During the initial phase of the project, only the "principal researchers" will be involved; no junior staff. Later, however, we will want to test our prototype with other volunteers. For that reason, someone suggested that even at this early, essentially engineering-oriented stage of the project, we submit an application to our institutional ethics review committee (IRB). That is what we did. The committee has now reported back and said that they want of my colleagues to sign a formal consent form showing "informed consent", and want to see a formal questionnaire that each participant will answer when they have worn the device.
I feel stymied by the fact that there is no "superior authority" whom any of my colleagues can ask about the device, its effects, the teams intentions, or anything else.

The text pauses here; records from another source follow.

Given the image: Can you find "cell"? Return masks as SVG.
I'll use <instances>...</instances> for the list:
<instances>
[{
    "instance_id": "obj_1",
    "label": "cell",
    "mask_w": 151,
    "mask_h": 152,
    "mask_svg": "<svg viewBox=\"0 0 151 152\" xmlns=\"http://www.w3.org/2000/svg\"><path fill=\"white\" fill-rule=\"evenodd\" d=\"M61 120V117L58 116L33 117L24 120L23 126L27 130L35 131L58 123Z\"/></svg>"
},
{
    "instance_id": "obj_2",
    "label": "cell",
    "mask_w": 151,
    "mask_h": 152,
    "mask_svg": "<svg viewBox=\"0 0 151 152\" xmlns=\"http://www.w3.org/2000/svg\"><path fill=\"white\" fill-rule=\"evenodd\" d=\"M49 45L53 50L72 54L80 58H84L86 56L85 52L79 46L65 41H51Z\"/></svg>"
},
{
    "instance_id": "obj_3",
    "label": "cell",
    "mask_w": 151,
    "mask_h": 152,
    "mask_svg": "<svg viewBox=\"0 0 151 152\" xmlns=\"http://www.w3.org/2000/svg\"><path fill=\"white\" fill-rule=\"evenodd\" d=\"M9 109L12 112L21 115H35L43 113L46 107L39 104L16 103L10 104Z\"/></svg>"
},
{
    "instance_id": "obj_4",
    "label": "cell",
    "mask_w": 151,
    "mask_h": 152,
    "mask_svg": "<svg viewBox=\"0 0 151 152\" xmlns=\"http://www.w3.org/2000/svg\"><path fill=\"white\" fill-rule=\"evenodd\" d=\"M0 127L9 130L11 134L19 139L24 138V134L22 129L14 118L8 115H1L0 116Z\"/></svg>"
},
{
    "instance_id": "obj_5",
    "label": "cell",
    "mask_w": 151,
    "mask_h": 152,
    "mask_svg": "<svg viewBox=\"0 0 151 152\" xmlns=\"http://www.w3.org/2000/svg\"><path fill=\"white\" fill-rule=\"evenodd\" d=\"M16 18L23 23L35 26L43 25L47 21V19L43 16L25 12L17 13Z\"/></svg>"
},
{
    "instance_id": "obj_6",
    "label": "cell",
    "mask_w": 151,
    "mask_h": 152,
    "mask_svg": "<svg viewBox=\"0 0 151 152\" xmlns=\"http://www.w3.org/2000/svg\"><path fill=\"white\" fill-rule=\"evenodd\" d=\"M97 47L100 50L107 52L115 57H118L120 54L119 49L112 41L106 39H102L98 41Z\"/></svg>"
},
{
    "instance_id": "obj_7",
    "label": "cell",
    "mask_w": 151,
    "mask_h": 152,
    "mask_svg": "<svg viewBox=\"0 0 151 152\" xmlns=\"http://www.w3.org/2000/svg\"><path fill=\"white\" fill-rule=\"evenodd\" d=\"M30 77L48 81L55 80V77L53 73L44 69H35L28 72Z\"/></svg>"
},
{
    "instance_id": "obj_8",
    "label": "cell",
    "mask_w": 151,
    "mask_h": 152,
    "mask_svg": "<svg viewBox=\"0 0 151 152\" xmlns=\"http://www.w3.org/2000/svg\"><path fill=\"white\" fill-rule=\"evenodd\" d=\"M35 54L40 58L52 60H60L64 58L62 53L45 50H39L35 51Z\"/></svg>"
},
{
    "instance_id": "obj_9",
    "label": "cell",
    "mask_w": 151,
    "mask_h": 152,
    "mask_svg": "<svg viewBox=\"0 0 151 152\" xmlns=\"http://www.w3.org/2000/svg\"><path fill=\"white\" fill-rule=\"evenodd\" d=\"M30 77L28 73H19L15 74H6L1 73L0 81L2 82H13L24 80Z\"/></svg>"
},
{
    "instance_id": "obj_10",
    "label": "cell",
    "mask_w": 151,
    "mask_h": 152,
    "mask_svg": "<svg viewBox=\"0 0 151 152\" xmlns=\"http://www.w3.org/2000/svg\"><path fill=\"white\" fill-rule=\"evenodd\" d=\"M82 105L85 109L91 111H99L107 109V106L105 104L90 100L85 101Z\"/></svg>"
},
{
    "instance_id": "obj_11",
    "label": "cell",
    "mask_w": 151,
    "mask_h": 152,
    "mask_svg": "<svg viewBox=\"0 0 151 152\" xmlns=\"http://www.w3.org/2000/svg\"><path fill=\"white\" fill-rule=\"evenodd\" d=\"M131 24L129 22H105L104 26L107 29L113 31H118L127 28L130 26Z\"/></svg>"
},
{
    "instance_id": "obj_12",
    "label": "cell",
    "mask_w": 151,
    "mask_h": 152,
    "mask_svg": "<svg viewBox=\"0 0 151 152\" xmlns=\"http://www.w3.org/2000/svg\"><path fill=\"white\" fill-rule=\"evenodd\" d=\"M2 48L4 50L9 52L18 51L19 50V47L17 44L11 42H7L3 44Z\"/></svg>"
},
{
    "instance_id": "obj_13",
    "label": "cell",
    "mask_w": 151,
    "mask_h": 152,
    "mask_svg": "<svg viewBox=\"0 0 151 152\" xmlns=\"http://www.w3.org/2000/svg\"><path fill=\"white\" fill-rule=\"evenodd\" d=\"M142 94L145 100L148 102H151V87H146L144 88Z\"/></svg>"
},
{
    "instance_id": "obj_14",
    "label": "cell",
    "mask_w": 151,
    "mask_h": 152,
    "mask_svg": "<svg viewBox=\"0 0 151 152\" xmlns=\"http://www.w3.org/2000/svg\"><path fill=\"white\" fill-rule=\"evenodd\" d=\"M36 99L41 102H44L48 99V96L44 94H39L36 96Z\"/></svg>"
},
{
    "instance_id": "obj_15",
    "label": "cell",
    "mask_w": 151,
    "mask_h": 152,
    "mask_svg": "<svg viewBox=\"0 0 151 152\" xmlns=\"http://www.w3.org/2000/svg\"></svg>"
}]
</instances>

Every member of the team is an active participant who knows as much as anyone else about it. There is no person to whom any other person's consent is being given. Moreover, every person who tries the device is likely to make their own spontaneous observations about absolutely anything to do with the monitor, whether or not it is about something that is of a priori interest to the team, and whether or not a question appears in a questionnaire. As a minor example, someone might say that the wrist band for the device made them itch, or that they didn't like the color, or that they thought it would fit them better if the holes in the band were made closer together, and so ad infinitum.
Does anyone else have experience of this kind of situation? If so, what was the nature of the consent form? Can you direct me to an example of a consent form used with one or more "self-experimenters"? ... and what solution would you offer for the questionnaire conundrum?
I should perhaps add that I have tried searching using terms like "experimenter participant", "participant observer", "consent self-experimentation" but have not succeeded in finding anything useful.